De repente, Luis se sintió invadido por un extraño pudor y rehuyó la mirada de la bruja. Si todo lo que estaban oyendo fuese cierto, entonces su visión del mundo y del lugar que ocupaba el hombre en él, las certezas que había mantenido hasta ese momento se hacían pedazos disolviéndose entre los remolinos de un torbellino. Su mente sintió vértigo ante esa posibilidad, como si estuviese colgando sobre la nada.

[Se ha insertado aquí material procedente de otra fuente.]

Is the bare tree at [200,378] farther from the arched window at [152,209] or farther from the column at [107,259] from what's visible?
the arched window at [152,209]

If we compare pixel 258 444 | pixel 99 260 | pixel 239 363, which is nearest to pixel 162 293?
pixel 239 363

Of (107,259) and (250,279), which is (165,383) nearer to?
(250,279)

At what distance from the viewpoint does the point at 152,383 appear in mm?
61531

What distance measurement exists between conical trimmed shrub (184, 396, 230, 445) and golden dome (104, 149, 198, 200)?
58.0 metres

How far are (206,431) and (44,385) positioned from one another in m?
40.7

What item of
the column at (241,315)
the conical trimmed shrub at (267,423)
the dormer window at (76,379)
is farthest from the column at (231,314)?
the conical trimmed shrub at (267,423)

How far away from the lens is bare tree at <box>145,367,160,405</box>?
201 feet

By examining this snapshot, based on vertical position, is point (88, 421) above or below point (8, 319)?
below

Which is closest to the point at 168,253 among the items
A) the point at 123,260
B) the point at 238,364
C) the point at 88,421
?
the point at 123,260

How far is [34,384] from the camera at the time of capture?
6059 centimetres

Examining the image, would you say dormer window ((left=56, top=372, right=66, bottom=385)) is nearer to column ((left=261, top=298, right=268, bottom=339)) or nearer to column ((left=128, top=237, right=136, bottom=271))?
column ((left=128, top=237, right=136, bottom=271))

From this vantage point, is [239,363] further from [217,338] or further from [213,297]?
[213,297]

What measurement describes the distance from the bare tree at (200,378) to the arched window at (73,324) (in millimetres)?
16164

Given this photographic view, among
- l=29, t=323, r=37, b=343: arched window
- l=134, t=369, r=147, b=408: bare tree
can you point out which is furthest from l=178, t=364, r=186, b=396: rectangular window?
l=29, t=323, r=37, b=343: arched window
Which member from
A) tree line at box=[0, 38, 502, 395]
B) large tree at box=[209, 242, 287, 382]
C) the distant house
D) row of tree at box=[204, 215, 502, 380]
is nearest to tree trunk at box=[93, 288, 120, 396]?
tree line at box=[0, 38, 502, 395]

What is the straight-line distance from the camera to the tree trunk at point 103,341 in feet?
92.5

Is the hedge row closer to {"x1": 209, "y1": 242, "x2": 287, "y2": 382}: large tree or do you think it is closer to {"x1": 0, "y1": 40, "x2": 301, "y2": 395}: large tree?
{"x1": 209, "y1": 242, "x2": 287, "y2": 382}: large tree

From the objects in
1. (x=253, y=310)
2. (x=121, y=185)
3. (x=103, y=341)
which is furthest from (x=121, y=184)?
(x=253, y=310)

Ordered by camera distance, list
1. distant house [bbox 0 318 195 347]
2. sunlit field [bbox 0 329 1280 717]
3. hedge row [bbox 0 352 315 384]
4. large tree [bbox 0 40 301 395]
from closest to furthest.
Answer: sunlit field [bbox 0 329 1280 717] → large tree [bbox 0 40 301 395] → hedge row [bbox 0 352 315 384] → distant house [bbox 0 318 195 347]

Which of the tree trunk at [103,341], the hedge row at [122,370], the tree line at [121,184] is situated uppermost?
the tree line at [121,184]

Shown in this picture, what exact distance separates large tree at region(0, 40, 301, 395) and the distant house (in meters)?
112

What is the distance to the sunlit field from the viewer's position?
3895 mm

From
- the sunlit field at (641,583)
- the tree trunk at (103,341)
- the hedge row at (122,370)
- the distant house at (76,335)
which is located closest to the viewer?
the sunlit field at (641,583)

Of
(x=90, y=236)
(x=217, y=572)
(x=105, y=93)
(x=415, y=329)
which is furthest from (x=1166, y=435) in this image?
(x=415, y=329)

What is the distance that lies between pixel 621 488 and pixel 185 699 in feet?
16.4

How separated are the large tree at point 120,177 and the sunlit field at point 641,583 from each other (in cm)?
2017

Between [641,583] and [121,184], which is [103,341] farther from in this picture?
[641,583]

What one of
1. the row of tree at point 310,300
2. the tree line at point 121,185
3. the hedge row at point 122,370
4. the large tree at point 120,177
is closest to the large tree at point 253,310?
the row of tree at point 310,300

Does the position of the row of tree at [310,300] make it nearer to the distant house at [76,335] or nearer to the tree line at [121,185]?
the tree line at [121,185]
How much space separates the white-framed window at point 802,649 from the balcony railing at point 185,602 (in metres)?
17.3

Se volvió para mirar al Nuberu, que pronunciaba un encantamiento ante las espadas de los vizcaínos. Se había ataviado con una túnica ceremonial de basta tela blanca, que estaba cubierta por completo de inscripciones y símbolos mágicos bordados en todos los colores. El conjunto daba una mareante sensación de muaré, que se asemejaba bastante a los motivos decorativos de la talega de Cèleste. Mientras recitaba el encantamiento, tenía los brazos extendidos sobre las tres espadas que los vizcaínos empuñaban.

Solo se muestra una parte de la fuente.